Taiwan Aboriginal Languages and Unicode support

From: Arne Götje (高盛華) (arne@linux.org.tw)
Date: Mon Dec 25 2006 - 21:25:48 CST

  • Next message: Doug Ewell: "Re: Taiwan Aboriginal Languages and Unicode support"

    -----BEGIN PGP SIGNED MESSAGE-----
    Hash: SHA1

    Hi list,

    I just returned from a trip to visit some of the local Taiwan aboriginal
    tribes to evaluate the alphabets they use and whether or not Unicode
    already has support for all of the characters or not and how to input
    them. In the current situation they can neither type nor display the
    characters correctly, which leads to some crude '^i' or '`d' and such.

    So far, we have collected the characters used in the Amis and Paiwan
    languages.
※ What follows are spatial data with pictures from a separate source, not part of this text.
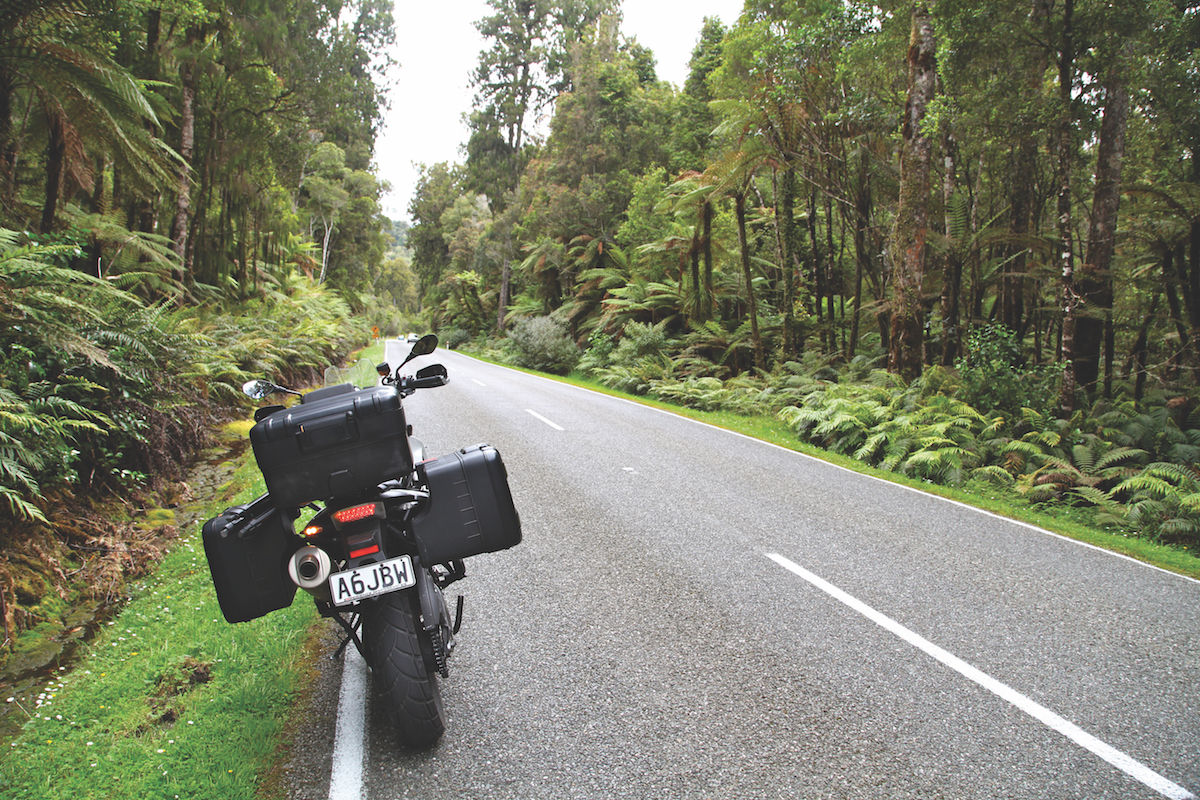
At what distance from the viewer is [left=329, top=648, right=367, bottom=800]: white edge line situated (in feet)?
8.36

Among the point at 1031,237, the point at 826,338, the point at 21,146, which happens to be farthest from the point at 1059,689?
the point at 826,338

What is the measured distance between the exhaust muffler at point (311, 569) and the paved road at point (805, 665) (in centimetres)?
79

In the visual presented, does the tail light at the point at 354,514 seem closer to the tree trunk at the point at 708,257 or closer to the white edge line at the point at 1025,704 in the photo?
the white edge line at the point at 1025,704

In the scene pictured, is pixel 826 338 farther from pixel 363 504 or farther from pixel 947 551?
pixel 363 504

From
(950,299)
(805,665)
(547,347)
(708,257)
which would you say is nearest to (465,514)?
(805,665)

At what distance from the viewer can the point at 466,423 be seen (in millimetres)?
11430

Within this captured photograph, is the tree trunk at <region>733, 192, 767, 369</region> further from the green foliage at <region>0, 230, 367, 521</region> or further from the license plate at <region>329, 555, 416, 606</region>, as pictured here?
the license plate at <region>329, 555, 416, 606</region>

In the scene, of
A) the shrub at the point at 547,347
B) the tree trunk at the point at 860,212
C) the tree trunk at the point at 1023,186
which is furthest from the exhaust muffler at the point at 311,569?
the shrub at the point at 547,347

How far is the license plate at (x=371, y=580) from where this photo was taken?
2.60 metres

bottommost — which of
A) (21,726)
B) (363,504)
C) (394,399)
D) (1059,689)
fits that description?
(21,726)

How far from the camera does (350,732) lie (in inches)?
115

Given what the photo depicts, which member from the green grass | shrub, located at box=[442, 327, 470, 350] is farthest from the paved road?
shrub, located at box=[442, 327, 470, 350]

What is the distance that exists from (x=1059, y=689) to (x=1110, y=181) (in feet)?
33.4

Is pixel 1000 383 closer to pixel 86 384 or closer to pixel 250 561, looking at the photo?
pixel 250 561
We will visit the other tribes too to gather information from
    them in the near future.

    The full character lists are here:
     * Amis: http://www.enricozini.org/2006/amis-character-list.html
     * Paiwan: http://www.enricozini.org/2006/paiwan-character-list.html

    We found two issues so far and I would like to have your advise on how
    to deal with them.

    The languages use the Latin script, thanks to Christian missionaries.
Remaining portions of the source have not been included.